=== The request ===
Return exactly the lines that run from the one containing "How far from the camera position" to the end of the entries, with both ends included.

----- Supplied entries

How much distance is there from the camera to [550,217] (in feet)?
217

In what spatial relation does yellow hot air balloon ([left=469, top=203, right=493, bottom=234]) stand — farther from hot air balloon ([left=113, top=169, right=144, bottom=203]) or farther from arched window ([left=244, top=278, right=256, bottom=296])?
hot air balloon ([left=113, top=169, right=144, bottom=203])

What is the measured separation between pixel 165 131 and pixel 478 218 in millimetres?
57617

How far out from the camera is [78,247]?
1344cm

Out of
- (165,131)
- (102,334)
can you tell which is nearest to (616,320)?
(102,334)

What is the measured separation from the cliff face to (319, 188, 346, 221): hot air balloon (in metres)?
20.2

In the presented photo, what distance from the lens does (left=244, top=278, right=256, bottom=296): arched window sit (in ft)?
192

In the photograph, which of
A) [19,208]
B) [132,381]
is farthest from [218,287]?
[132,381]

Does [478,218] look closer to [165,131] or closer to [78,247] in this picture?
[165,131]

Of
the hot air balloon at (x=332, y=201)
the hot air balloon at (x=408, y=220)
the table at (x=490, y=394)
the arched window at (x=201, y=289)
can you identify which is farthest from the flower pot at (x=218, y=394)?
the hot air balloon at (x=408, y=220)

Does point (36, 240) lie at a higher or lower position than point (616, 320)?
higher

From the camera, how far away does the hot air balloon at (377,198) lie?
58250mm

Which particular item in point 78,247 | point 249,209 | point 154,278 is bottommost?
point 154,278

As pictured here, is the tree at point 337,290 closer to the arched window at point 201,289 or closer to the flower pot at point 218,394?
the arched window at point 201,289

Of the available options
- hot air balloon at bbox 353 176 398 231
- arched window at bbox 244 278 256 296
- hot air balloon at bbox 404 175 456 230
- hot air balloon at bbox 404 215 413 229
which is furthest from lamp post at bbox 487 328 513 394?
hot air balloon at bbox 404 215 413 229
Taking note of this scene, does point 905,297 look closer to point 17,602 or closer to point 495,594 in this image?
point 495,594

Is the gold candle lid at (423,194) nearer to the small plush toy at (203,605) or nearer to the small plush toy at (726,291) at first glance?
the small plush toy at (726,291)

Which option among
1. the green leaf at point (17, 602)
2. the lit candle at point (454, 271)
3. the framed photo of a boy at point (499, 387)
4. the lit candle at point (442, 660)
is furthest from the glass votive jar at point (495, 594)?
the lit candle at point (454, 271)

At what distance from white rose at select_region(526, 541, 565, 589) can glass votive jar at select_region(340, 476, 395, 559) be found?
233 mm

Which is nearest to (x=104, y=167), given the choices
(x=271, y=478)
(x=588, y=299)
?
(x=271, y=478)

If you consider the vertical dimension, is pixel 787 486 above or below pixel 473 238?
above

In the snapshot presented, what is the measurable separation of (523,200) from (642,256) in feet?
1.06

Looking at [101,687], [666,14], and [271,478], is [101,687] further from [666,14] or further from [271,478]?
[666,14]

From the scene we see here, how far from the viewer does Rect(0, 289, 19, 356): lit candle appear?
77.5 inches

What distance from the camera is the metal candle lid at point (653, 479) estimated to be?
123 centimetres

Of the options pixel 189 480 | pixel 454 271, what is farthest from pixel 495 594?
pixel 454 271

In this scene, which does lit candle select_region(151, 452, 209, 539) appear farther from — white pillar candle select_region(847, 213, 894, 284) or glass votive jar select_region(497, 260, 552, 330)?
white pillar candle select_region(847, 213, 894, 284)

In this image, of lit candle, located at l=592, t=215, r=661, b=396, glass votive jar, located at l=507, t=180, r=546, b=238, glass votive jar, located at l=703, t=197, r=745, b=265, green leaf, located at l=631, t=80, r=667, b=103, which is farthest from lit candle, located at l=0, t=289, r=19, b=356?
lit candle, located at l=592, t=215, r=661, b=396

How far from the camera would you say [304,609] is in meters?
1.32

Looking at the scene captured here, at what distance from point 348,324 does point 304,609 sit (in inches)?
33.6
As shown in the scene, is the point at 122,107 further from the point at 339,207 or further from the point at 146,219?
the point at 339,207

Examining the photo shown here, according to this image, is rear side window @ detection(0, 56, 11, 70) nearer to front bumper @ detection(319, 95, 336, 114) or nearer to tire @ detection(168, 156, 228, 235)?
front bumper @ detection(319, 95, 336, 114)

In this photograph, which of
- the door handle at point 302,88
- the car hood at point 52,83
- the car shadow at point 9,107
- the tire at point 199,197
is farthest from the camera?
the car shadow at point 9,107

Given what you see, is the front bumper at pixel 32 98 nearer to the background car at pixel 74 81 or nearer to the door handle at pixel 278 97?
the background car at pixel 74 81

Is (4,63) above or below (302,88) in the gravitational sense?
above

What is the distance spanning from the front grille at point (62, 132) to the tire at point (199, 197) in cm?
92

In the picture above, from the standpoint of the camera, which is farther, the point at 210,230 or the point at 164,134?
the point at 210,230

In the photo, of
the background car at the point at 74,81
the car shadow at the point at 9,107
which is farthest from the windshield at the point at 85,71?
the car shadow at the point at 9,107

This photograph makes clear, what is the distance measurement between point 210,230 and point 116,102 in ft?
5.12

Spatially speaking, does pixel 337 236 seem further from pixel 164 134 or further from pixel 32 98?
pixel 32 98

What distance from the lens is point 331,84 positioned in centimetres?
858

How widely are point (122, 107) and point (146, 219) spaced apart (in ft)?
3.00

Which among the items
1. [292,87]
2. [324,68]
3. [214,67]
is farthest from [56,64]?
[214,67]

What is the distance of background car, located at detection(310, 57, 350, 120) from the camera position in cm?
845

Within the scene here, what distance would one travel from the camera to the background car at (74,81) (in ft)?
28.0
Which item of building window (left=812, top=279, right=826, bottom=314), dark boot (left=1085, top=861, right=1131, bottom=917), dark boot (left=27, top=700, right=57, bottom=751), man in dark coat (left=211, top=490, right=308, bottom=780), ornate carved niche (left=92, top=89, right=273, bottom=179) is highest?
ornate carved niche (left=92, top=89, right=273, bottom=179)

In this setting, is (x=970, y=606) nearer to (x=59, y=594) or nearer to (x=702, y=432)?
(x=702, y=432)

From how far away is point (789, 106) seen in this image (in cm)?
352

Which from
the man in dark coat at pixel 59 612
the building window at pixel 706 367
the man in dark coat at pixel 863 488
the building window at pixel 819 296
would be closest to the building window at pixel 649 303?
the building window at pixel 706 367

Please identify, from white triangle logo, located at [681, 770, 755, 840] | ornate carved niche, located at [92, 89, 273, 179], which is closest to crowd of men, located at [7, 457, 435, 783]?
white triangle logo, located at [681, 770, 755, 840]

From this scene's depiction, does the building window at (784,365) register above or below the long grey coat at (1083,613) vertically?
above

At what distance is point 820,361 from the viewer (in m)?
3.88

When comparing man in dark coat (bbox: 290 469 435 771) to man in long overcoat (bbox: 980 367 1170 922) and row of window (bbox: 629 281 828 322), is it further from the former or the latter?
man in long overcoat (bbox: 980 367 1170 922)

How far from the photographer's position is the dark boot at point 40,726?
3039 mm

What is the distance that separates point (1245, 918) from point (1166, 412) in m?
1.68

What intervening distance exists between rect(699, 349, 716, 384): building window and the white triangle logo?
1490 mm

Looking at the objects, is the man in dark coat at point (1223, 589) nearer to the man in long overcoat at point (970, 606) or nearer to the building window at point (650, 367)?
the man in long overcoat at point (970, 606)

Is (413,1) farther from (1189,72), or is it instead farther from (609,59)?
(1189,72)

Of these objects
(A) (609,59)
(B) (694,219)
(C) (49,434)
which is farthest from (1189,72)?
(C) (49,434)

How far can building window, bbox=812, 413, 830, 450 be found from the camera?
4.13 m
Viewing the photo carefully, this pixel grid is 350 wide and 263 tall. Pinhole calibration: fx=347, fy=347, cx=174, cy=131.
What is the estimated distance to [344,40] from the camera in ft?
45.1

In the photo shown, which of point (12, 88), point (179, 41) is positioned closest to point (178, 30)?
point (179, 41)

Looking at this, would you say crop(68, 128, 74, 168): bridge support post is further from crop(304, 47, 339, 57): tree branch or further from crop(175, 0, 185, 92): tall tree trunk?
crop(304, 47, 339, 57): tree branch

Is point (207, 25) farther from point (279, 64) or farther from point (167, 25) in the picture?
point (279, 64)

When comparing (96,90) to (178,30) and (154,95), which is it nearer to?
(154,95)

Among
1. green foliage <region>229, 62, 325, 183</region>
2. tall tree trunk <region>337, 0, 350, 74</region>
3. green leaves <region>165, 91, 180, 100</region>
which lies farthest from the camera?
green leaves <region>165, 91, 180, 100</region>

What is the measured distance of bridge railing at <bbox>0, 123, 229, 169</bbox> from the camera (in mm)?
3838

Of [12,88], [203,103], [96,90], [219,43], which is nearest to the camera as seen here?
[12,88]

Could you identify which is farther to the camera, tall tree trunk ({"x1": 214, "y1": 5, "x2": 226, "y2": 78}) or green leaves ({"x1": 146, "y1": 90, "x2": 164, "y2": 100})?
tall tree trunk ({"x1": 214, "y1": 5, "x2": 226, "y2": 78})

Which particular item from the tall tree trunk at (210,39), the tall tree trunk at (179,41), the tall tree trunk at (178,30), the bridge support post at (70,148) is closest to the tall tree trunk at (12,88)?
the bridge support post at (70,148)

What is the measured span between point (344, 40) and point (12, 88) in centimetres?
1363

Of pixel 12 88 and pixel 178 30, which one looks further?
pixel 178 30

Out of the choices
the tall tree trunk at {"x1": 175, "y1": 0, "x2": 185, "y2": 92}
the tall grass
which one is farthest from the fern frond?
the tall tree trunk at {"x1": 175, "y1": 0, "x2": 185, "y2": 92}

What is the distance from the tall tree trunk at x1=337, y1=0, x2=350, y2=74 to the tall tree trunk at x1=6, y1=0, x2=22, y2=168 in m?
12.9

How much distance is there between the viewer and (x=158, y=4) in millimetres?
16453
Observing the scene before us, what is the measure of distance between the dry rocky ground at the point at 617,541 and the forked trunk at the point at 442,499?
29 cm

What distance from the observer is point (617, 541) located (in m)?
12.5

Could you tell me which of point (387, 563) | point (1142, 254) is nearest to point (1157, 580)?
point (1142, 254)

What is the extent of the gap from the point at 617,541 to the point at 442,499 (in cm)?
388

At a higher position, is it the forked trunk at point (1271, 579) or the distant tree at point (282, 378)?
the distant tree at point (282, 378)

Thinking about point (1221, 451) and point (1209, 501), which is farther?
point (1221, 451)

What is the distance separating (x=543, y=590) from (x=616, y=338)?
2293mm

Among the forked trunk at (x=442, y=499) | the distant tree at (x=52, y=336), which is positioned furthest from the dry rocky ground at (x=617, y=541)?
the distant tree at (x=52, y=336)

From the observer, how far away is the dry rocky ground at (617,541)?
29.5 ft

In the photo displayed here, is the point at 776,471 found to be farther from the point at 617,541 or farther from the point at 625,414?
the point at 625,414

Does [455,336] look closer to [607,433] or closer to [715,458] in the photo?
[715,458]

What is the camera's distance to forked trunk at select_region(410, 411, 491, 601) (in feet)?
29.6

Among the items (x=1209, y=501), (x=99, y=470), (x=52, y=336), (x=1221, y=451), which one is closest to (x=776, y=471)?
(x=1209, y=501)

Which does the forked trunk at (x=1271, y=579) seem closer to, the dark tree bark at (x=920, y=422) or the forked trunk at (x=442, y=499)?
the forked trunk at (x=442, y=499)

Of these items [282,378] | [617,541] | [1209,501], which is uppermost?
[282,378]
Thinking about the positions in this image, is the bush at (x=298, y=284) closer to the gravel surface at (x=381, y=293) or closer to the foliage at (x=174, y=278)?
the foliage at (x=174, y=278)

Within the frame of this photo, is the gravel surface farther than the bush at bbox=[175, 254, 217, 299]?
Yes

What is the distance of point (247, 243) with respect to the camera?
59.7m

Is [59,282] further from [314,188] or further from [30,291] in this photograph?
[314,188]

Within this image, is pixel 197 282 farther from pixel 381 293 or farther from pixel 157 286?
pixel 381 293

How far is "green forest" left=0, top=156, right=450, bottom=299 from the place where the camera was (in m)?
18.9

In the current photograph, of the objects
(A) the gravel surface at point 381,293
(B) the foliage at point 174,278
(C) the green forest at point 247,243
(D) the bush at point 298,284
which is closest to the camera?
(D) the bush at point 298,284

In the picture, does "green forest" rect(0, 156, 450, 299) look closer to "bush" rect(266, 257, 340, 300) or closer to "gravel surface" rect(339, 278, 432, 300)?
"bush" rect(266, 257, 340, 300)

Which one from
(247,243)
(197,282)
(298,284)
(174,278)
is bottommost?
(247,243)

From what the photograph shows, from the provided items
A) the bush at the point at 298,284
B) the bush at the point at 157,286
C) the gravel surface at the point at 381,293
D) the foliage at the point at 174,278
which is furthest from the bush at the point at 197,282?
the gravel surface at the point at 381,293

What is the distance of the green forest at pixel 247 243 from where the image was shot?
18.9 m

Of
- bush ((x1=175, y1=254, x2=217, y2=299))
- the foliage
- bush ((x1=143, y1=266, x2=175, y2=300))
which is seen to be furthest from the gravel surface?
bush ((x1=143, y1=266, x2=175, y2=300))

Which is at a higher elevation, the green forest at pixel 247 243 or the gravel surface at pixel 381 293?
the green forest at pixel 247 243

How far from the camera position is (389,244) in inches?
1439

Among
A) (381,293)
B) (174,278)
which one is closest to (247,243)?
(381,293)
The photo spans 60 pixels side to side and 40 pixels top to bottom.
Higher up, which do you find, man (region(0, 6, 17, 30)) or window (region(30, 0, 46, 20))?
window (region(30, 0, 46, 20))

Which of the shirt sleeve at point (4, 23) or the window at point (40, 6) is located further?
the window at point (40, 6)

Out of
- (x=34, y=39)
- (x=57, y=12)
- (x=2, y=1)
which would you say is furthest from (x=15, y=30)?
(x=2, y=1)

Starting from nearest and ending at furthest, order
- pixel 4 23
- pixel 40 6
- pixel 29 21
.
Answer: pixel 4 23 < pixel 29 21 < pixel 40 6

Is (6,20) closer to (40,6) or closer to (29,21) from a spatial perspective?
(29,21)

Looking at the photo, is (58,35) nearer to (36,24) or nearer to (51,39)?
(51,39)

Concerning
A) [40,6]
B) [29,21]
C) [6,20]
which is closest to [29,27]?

----------

=== Full answer ===
How far from the camera position is (389,244) in inches?
1439

Among
A) (381,293)
B) (174,278)
which one is closest to (247,243)?
(381,293)
The photo spans 60 pixels side to side and 40 pixels top to bottom.
Higher up, which do you find, man (region(0, 6, 17, 30)) or window (region(30, 0, 46, 20))?
window (region(30, 0, 46, 20))

Which of the shirt sleeve at point (4, 23) or the window at point (40, 6) is located further?
the window at point (40, 6)

Out of
- (x=34, y=39)
- (x=57, y=12)
- (x=2, y=1)
which would you say is furthest from (x=15, y=30)?
(x=2, y=1)

Starting from nearest and ending at furthest, order
- pixel 4 23
- pixel 40 6
- pixel 29 21
.
Answer: pixel 4 23 < pixel 29 21 < pixel 40 6

Is (6,20) closer to (40,6) or closer to (29,21) from a spatial perspective?
(29,21)

Looking at the photo, is (58,35) nearer to (36,24) or nearer to (51,39)?
(51,39)

Concerning
A) [40,6]
B) [29,21]
C) [6,20]
which is closest to [29,27]?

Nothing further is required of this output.